Source text
· · ·
The idea of paraprobe-autoreporter is that you can use it to register frequently used scripts and allow for sharing of Python code.

## Tessellate the ion point cloud.

In [None]:
# configure paraprobe-tessellator
TESSELLATOR_CONFIG = {}
for jobid in jobids:
    JOBID = str(jobid)
    tessellator = ParmsetupTessellator()
    TESSELLATOR_CONFIG[jobid] = tessellator.compute_complete_voronoi_tessellation(
        working_directory=MY_PROCESSED_DATA_PATH,
        transcoder_config_sim_id=jobid,
        transcoder_results_sim_id=jobid,
        ranger_results_sim_id=jobid,
        distancer_results_sim_id=jobid,
        tessellator_results_sim_id=jobid)
print(TESSELLATOR_CONFIG)

In [None]:
# inspect config if desired
H5Web(TESSELLATOR_CONFIG[jobid])

In [None]:
# execute paraprobe-tessellator C/C++ tool
TESSELLATOR_RESULTS = {}
for jobid in jobids:
    JOBID = str(jobid)
    CONFIG = TESSELLATOR_CONFIG[jobid]
    ! export OMP_NUM_THREADS=4 && mpiexec -n 1 ./../../../code/paraprobe_tessellator $jobid $CONFIG 1>{'PARAPROBE.Tessellator.StdOutLog.SimID.' + JOBID + '.txt'} 2>{'PARAPROBE.Tessellator.StdErrLog.SimID.' + JOBID + '.txt'}
    TESSELLATOR_RESULTS[jobid] = 'PARAPROBE.Tessellator.Results.SimID.' + JOBID + '.nxs'
print(TESSELLATOR_RESULTS)

In [None]:
# inspect paraprobe-tessellator results
print(str(np.around(os.path.getsize(TESSELLATOR_RESULTS[jobid])/1024/1024, decimals=3)) + ' MiB')
H5Web(TESSELLATOR_RESULTS[jobid])

See how to post-process paraprobe-tessellator results with paraprobe-autoreporter.

In [None]:
# additional corporate design/preconfigured analyses from paraprobe-autoreporter
TESSELLATOR_PLOT = {}
for jobid in jobids:
    JOBID = str(jobid)
    tessellator_report = AutoReporterTessellator(TESSELLATOR_RESULTS[jobid], JOBID)
    tessellator_report.get_summary(tessellation_task_id=0)
    TESSELLATOR_PLOT[jobid] = tessellator_report.get_cell_volume_cdf(tessellation_task_id=0)
print(TESSELLATOR_PLOT)

In [None]:
Image(filename=TESSELLATOR_PLOT[jobid], width=500, height=500)

In [None]:
# alternatively you can of course also post-process the results yourself and inspect beyond what paraprobe-autoreporter offers

## Optionally compute spatial statistics.

In [None]:
# get axis-aligned bounding box of the reconstructed volume
h5r = h5py.File('PARAPROBE.Transcoder.Results.SimID.636502001.nxs', 'r')
xyz = h5r['/entry/atom_probe/reconstruction/reconstructed_positions'][:, :]
h5r.close()
· · ·
Extend the paraprobe tessellation notebook beyond its final line, the one that closes the HDF5 file. The listing that follows is drawn from an unrelated source.

Supplied records
· · ·
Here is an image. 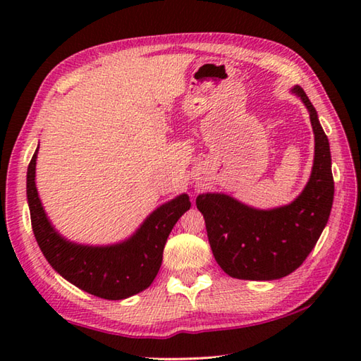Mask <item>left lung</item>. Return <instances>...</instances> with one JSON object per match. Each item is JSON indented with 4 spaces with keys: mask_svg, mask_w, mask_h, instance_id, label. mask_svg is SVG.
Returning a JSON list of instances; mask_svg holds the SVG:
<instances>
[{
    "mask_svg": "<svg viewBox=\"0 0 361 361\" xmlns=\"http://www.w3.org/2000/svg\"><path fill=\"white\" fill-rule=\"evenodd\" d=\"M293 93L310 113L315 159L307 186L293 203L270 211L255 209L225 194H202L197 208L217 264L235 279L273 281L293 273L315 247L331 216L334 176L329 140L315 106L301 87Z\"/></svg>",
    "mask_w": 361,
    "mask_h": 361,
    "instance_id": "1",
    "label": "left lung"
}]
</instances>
· · ·
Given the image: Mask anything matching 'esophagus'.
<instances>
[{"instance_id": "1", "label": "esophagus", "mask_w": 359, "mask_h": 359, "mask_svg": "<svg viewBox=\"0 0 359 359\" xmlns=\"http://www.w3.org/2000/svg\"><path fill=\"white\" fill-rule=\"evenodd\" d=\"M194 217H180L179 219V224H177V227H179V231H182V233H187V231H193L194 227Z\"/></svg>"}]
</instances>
· · ·
Result
aabb = np.zeros([3, 2], np.float32)
center = [0., 0., 0.]  # np.zeros([3], np.float32)
for i in np.arange(0, 3):
    aabb[i, 0] = np.min(xyz[:, i])
    aabb[i, 1] = np.max(xyz[:, i])
    center[i] = 0.5 * (aabb[i, 0] + aabb[i, 1])
del xyz
print('aabb bounding box')
print(aabb)
print('aabb center')
print(center)
print(np.shape(center))

In [None]:
# configure paraprobe-spatstat
SPATSTAT_CONFIG = {}
for jobid in jobids:
    JOBID = str(jobid)
    spatstat = ParmsetupSpatstat()
    
    # define two tasks, first instantiate a task object
    task = SpatstatTask()
    task.load_reconstruction_and_ranging(
        ranging_applied=True,
        working_directory=MY_PROCESSED_DATA_PATH,
        transcoder_config_sim_id=jobid,
        transcoder_results_sim_id=jobid,
        ranger_results_sim_id=jobid)
    task.load_ion_to_edge_distances(
        file_name=MY_PROCESSED_DATA_PATH + '/PARAPROBE.Distancer.Results.SimID.' + JOBID + '.nxs',
        dataset_name='/entry/process0/point_to_triangle_set/distance',
        d_edge=0.160)
    task.load_ion_to_feature_distances(
        file_name=MY_PROCESSED_DATA_PATH + '/PARAPROBE.Distancer.Results.SimID.' + JOBID + '.nxs',
        dataset_name='/entry/process0/point_to_triangle_set/distance',
        d_feature=0.678)
    # from the 1% to the 5% of the signed distance distribution
    # this will place ROIs at all those (source) ions laying at least d_edge from the edge
    # given we also use the edge as the feature (simply for demonstration, one could also use something else)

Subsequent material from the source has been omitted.